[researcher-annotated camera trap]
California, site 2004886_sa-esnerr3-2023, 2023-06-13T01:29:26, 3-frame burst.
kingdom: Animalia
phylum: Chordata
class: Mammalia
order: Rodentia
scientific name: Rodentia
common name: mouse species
...
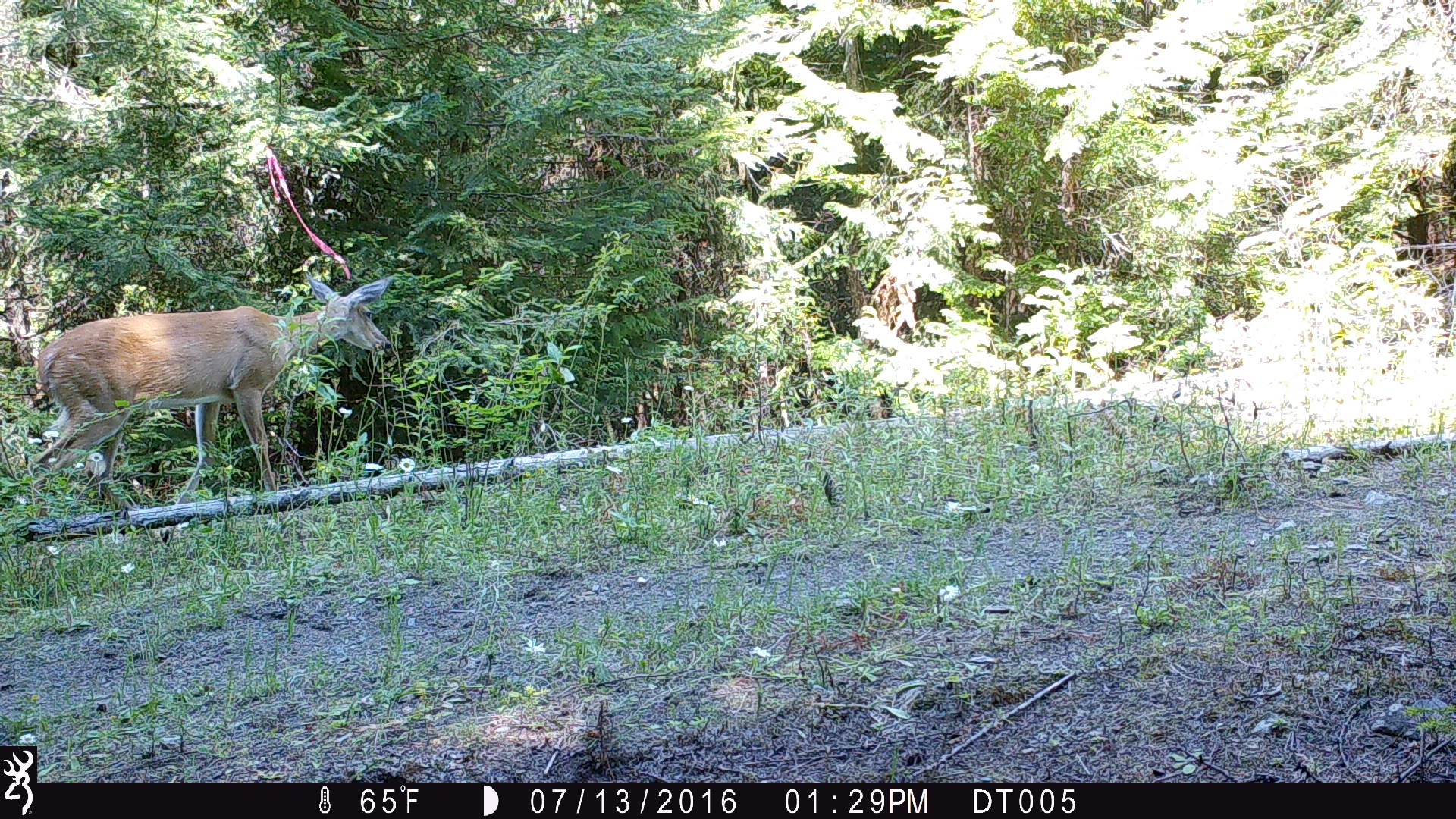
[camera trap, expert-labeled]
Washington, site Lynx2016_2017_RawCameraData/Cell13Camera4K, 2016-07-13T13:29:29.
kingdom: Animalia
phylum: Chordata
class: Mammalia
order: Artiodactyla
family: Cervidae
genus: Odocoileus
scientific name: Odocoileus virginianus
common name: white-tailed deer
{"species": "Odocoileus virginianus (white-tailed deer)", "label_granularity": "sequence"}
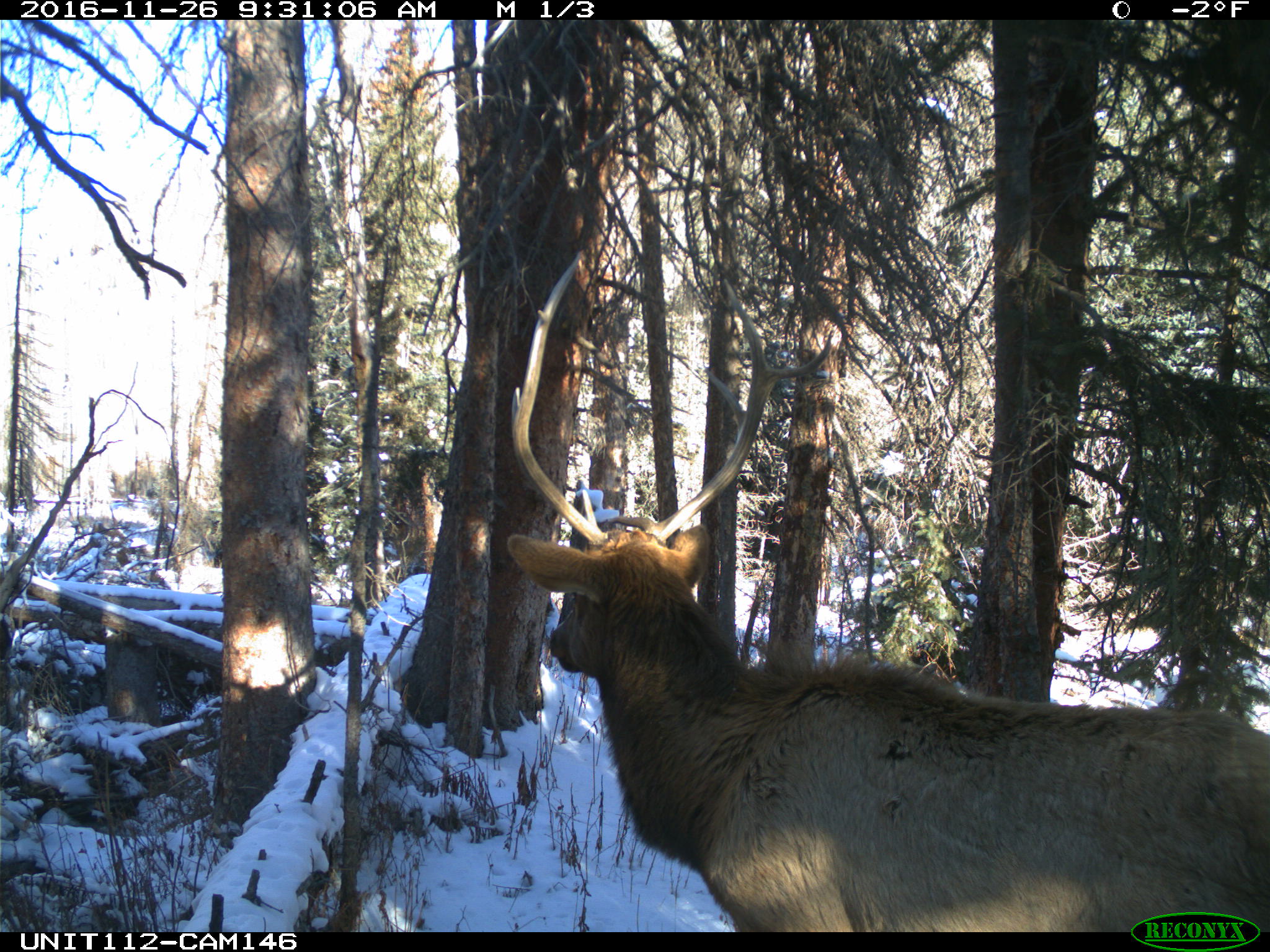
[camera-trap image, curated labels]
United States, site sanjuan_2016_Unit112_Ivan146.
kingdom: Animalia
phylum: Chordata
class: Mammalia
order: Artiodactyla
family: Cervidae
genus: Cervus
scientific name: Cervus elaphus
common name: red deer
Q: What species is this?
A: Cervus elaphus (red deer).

● Work required
Restate word for word the entries above from the line with "United States, site" through the line with "A: Cervus elaphus (red deer).", inclusive, leaving out everything else.

● Output below
United States, site sanjuan_2016_Unit112_Ivan146.
kingdom: Animalia
phylum: Chordata
class: Mammalia
order: Artiodactyla
family: Cervidae
genus: Cervus
scientific name: Cervus elaphus
common name: red deer
Q: What species is this?
A: Cervus elaphus (red deer).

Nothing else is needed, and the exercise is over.